## WRITTEN EXERCISE
Do the following statements agree with the yoga class post? Answer each yes or no, quoting the deciding words of the post.
1. During the second session, the instructor dropped a block on the writer's mat.
2. The writer ended up using the block.
3. At the very first session, the writer placed the mat next to the wall.

## SELECTION
::::::::::
Wednesday, January 29, 2014

Number 3 (Revisited) – Yoga Class: Complete!

Session # 2 – The Gumby Hour

The second 60-minute session (yes, I was still watching the clock) was perfect for a group of limber, bendable yogis was looking for.  Everyone in class was as flexible and limp as a strand of spaghetti; I was no exception.  There was only one problem: I was the only strand of spaghetti who didn’t get to spend 12 minutes submerged in a pot of boiling water before class. 

The non-stop regimen of bend this, bend that, put-your-left-hand-on-the-yellow- circle-and-your-right-foot-on-the-blue took its toll.  At some point during the assault the instructor dropped a block on my mat as I was sweating profusely trying to touch the back of my head with one of my ankles.  (Apparently the block—hard foam about the size of a brick--is used in yoga for practitioners to compensate for any physical limitations they may have.  I wouldn’t know, as my pride wouldn’t let me stoop to such desperate measures.)  A couple of minutes later the instructor passed by my mat again and nudged the block with her foot up against my side.  However, I refused to admit defeat and continued trying to wrap my right leg over my left shoulder without that damn block.  It wasn’t long before she made a third pass by my mat, leaned over and whispered in my ear: ‘Are you hurt?’  ‘No,’ I replied.  I lied.  I would like to add that somehow, some way I also survived, blocks be damned.

Session # 3 – The Wallenda Hour

All that was required for the third 60-minute drill was some semblance of balance.  Therein lies the first problem: When I was born and fell out of the Balance Tree I managed to miss every single branch on the way down.  The second problem was that the balance portion of the program immediately followed 20 minutes of bending and stretching that pretty much sucked every ounce of energy out of both legs.  So when the instructor had us on our feet the final 40 minutes of the evening—and by ‘feet’ I actually mean ‘one foot at a time’—things got ugly.  As you may remember I mentioned I had the good foresight at the very first session two weeks ago to place my mat next to the wall.  Tonight that decision paid huge dividends.  If not for the wall, I would have spent the last 40 minutes on my ass.  (I wasn’t kidding when I said I missed every single branch.)  I heard the man on the mat next to me being told by his wife the trick to maintaining balance was to focus your eyes on a specific spot on the wall.  Let me be the first to say simply placing my left hand on a specific spot on the wall proved to be a viable and simpler alternative.
::::::::::
## PROVIDED MATERIAL
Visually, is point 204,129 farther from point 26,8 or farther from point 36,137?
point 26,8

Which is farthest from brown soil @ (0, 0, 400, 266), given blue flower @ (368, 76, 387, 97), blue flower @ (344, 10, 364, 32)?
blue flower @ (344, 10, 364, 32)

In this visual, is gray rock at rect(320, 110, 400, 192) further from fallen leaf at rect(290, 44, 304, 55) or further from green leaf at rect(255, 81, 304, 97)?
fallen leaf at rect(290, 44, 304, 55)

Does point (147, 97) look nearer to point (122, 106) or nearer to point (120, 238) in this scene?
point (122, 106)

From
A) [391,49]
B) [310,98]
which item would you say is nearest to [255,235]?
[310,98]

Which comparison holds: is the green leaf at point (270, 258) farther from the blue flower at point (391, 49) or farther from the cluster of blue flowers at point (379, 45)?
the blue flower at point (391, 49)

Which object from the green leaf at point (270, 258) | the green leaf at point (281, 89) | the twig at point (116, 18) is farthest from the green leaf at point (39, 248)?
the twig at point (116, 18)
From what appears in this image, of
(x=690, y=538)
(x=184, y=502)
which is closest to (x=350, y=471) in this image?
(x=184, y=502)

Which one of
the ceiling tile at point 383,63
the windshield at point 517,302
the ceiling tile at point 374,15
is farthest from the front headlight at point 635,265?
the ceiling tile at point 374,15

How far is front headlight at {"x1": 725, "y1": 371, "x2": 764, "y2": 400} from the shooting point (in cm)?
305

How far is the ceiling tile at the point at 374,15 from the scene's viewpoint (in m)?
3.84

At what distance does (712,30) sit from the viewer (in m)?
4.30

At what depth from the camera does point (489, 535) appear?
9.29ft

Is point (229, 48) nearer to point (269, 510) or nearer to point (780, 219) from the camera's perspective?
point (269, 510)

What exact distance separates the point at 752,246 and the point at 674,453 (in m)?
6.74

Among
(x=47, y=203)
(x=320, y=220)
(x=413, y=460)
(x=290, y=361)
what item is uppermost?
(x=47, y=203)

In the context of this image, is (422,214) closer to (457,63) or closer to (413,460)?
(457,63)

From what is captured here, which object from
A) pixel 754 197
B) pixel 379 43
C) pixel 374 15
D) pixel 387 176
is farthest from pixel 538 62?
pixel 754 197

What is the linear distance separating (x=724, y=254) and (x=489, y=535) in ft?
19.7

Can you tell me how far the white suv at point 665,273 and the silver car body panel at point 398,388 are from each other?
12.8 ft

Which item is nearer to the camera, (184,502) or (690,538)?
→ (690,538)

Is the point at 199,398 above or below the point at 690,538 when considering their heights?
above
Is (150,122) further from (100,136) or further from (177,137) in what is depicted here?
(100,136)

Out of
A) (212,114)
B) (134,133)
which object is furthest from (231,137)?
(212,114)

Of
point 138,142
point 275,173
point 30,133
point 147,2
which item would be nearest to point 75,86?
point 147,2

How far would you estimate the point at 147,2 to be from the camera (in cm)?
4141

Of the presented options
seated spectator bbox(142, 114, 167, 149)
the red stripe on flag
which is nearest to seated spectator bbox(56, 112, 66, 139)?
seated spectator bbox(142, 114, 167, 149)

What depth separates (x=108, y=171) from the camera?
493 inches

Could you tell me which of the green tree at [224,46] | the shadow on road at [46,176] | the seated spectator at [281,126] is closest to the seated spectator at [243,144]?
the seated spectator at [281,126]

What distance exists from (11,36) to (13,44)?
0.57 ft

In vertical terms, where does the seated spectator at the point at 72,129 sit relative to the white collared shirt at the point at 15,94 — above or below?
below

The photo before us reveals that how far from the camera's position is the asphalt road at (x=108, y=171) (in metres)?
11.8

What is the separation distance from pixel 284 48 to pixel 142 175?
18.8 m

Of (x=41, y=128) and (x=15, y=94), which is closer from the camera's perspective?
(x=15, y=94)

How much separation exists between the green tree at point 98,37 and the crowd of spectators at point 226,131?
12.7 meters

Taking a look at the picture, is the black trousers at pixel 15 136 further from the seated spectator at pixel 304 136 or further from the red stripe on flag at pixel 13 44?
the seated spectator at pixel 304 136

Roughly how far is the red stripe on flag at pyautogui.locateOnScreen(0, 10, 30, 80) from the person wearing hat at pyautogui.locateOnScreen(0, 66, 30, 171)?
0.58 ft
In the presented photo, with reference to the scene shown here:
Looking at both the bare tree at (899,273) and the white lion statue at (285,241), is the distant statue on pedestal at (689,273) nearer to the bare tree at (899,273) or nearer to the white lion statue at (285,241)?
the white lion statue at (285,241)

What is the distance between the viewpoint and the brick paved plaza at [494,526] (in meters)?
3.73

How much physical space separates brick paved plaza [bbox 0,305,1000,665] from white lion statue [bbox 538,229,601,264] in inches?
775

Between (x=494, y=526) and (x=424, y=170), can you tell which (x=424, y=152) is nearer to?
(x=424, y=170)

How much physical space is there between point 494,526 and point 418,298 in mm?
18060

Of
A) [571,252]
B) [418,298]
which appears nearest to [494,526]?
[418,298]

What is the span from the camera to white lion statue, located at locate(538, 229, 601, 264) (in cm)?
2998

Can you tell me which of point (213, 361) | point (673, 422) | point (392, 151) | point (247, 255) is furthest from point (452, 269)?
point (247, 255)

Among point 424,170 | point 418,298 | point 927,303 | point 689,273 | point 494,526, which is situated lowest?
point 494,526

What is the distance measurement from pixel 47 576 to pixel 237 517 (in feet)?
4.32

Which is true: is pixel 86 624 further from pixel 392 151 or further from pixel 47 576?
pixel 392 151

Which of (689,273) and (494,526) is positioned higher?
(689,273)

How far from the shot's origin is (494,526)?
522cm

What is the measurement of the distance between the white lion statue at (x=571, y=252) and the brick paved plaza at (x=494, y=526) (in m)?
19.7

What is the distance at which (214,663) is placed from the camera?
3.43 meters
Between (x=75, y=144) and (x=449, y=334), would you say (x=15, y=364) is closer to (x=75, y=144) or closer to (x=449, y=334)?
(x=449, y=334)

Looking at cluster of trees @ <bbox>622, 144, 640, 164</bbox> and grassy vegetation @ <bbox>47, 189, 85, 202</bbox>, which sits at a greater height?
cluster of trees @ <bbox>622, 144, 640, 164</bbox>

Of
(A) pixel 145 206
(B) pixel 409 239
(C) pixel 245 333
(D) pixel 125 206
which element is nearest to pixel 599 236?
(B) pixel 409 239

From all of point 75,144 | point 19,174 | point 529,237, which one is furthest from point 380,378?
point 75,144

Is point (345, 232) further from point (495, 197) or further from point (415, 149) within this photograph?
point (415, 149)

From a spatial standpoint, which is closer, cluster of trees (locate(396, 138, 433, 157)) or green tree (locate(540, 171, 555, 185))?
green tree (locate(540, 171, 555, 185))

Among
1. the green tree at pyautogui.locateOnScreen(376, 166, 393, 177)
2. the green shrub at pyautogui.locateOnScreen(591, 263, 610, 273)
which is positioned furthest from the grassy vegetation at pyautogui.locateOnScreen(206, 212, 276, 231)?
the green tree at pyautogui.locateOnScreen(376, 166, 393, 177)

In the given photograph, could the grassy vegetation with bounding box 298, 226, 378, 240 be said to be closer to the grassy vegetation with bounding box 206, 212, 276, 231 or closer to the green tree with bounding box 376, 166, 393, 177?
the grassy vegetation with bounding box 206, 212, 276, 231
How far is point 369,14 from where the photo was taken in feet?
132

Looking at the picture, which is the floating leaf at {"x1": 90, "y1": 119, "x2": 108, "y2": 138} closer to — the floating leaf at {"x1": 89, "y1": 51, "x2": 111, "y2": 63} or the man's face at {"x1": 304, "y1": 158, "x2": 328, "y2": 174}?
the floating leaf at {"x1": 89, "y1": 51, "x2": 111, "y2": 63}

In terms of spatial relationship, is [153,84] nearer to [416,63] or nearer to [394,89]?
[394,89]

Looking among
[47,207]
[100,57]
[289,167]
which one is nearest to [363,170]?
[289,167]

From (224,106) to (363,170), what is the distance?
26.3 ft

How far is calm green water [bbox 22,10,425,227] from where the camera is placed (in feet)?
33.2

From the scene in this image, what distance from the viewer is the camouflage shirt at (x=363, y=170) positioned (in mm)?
::::::::::
## RESULT OF THE TASK
1. Yes: "the instructor dropped a block on my mat"
2. No: "I refused to admit defeat and continued trying to wrap my right leg over my left shoulder without that damn block"
3. Yes: "I had the good foresight at the very first session two weeks ago to place my mat next to the wall"